2017年02月18日

私たちの家づくり

長く曲がりくねった道。気がつけばもう後には引けないわたしのポジション。
色々と考えることばかり。
ルーティンワークが大嫌いで、いつもなにかしら違ったことをやりたい。家づくりも長い経験から割り出された方程式があって、その方程式に則って歩むぶんには間違いも少ないのでしょうが、新しいことに挑戦するのは多少の勇気とエイヤっの決断。その結果を引き受けるだけのぶ厚い経験の裏打ち。それはなにも建築だけとは限らない。建築も含めた人生のすべてがこの家に表現されてくる、という覚悟。
先日も左官のSさんと洗い出しの仕上げについてわたしの経験を話していたら、
「もう、なんでも自分でやらないでくださいよ」 
と、冗談半分で呆れられてしまいました。 

仕上げの段階に入るといろいろなことをやるわたしを見て、とある職人が、
「社長、社長はもともとなに屋さんですか?」 

 そうだよね。その質問は鋭いけれど、残念ながら答えている暇がない。少しでも良い家になるようにと、寝る間も惜しんで考える。考える。考える。
考えることをやめたら家づくりはそこまで。
家づくりには最初から一本の道がある。この家にこの一本。その道が見えるようになるには、その答えを追い求める他に道がない。だから考える。 考える。

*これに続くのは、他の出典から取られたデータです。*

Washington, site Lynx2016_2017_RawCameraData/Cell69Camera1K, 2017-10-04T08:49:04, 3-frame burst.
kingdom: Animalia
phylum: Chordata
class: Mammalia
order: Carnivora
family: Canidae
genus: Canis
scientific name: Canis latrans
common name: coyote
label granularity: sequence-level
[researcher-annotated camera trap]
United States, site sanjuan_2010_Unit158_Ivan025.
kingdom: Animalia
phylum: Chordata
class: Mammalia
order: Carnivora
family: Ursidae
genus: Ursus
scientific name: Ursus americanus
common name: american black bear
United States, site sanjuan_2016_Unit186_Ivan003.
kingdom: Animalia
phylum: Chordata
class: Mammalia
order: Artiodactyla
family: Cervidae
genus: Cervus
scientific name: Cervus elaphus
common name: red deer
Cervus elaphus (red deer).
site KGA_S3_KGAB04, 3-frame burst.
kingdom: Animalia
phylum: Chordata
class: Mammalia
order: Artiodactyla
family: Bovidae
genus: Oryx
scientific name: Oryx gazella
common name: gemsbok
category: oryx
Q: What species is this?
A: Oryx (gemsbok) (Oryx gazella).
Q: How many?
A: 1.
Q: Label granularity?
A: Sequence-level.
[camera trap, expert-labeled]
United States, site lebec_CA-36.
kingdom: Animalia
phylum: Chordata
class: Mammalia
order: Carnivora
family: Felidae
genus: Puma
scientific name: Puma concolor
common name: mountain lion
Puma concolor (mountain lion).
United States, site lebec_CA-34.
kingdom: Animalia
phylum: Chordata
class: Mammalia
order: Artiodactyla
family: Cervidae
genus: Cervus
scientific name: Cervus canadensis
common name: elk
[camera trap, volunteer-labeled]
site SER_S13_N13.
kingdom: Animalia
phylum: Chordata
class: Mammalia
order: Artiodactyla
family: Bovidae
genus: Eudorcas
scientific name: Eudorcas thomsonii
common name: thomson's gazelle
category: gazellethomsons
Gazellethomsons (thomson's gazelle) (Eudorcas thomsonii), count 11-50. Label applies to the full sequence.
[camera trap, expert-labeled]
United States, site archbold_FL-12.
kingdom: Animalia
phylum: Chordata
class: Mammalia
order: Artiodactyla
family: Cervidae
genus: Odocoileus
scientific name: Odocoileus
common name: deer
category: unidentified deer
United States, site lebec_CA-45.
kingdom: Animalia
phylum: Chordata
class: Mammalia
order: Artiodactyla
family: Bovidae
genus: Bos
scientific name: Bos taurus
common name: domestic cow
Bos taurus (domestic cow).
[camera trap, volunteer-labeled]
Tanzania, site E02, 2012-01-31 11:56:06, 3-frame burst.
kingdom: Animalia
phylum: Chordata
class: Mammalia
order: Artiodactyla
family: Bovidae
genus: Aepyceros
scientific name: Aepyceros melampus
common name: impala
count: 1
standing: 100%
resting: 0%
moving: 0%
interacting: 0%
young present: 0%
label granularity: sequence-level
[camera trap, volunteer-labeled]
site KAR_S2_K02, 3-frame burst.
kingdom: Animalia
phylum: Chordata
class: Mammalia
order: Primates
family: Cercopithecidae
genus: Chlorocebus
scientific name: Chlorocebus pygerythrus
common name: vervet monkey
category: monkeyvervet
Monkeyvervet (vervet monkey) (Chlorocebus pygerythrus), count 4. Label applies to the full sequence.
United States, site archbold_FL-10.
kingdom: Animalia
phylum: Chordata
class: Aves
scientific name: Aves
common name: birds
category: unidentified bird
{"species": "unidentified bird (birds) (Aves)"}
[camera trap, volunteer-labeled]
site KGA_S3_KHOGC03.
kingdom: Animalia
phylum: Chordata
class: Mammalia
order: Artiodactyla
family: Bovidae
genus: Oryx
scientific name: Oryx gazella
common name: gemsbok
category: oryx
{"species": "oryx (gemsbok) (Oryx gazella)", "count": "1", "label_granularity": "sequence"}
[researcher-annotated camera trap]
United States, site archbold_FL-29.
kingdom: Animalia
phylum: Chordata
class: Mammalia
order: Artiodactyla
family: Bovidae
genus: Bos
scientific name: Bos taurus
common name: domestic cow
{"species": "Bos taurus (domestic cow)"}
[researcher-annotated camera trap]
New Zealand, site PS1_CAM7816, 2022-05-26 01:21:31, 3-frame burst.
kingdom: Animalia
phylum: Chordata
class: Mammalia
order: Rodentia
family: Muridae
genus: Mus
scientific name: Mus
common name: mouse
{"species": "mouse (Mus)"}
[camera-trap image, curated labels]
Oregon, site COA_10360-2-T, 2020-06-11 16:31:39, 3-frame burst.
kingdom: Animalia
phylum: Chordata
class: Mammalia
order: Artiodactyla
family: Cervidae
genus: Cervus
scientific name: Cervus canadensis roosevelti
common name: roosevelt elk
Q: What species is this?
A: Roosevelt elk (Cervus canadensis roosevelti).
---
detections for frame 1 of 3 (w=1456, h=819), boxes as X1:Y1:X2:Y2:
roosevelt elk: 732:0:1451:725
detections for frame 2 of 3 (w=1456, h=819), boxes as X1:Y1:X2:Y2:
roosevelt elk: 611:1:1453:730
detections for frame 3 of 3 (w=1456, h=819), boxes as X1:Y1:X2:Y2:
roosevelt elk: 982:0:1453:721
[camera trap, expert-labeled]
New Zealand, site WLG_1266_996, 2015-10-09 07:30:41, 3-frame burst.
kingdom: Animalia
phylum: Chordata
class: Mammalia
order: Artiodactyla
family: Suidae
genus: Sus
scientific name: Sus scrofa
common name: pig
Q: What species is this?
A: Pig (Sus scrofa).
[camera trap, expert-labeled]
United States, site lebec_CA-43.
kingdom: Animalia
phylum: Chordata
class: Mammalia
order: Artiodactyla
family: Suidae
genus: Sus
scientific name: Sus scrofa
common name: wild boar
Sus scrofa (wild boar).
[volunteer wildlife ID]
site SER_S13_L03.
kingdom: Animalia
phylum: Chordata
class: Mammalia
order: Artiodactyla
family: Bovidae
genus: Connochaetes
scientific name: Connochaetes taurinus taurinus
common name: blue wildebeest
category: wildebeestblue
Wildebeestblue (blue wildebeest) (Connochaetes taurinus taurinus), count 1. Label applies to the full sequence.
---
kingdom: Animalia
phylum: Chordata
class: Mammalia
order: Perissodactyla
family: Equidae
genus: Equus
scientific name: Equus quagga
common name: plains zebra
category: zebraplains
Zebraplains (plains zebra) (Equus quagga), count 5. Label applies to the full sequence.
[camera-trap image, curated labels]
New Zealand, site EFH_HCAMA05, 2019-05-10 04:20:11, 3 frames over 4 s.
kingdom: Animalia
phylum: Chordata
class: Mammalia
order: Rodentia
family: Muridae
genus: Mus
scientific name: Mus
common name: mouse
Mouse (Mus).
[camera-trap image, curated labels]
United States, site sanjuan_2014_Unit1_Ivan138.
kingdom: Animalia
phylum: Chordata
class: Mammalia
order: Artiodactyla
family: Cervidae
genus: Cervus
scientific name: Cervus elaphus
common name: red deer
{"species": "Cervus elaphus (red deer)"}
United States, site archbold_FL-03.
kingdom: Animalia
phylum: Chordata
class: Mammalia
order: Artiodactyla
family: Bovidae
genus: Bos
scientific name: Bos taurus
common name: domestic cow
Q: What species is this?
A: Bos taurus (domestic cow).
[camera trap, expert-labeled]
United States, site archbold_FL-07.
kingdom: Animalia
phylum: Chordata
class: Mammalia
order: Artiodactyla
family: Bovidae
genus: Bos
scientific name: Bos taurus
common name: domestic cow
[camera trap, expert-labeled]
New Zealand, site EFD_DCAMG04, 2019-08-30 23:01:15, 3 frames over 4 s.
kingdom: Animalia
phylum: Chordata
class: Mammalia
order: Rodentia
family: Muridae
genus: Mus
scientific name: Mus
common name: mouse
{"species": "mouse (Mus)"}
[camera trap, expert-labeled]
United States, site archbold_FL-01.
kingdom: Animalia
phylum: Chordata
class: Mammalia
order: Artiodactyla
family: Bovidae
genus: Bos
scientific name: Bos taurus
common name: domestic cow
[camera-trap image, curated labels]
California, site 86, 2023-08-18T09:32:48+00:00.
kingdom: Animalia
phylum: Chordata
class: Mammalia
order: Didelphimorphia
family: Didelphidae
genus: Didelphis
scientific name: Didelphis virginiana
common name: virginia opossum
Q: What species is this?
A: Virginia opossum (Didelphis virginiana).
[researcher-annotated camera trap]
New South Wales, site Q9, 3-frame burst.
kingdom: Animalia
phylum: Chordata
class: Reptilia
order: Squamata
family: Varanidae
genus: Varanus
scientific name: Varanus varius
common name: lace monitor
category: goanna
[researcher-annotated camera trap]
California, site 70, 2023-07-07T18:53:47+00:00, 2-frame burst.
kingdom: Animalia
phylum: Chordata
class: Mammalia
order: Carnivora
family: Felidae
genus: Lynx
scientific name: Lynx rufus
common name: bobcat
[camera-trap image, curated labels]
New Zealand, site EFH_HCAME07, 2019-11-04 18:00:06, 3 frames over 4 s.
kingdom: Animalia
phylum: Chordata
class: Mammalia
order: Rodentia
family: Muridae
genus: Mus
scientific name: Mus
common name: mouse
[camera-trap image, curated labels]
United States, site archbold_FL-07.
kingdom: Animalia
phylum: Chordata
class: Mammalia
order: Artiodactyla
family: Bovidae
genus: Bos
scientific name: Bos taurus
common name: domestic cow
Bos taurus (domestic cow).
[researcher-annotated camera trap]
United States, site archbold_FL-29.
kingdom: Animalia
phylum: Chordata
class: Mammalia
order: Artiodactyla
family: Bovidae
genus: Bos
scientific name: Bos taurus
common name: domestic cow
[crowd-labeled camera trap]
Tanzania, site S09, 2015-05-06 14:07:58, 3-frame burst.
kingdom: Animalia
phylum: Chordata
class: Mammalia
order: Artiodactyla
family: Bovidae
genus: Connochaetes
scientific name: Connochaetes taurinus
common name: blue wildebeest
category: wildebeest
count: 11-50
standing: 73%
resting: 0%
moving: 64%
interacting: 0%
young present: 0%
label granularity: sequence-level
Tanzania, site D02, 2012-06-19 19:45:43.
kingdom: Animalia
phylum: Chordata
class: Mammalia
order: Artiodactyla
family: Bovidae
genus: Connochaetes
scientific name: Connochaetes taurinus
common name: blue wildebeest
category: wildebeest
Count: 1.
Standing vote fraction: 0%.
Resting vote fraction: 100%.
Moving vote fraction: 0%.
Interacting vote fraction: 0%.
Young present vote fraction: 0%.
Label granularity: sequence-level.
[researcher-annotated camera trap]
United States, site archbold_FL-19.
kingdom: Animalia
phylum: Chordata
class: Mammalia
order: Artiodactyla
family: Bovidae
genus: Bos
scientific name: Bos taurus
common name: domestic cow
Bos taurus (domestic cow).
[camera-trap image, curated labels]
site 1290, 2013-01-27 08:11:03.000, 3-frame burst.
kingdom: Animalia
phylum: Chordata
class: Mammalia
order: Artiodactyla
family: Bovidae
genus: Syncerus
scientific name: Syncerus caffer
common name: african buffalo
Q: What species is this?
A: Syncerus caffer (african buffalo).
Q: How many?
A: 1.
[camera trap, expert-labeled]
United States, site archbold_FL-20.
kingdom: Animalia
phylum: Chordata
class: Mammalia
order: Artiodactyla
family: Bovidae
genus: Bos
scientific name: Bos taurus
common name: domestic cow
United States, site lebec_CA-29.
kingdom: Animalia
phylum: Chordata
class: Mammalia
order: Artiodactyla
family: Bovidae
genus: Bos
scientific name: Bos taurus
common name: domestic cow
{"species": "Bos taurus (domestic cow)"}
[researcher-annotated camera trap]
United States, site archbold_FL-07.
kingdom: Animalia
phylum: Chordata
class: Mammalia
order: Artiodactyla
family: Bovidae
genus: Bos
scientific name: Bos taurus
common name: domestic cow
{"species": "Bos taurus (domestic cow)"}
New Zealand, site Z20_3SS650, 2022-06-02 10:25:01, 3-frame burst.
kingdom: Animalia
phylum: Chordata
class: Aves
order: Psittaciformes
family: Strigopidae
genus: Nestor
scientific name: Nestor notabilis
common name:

考える。
最初からすでにそこに在る、あの一本の道。

sugi

















杉板に塗装するとなるとオイルフィニッシュ仕上げか蜜蝋のワックス仕上げ、または柿渋で仕上げるのが無難な線?この写真はじつは杉板にリボスの石松を塗って5分ほどで拭き取っています。杉板の独特の赤みは消えてしまいましたが、この色合い、この古びたような濃淡がわたしは気に入っています。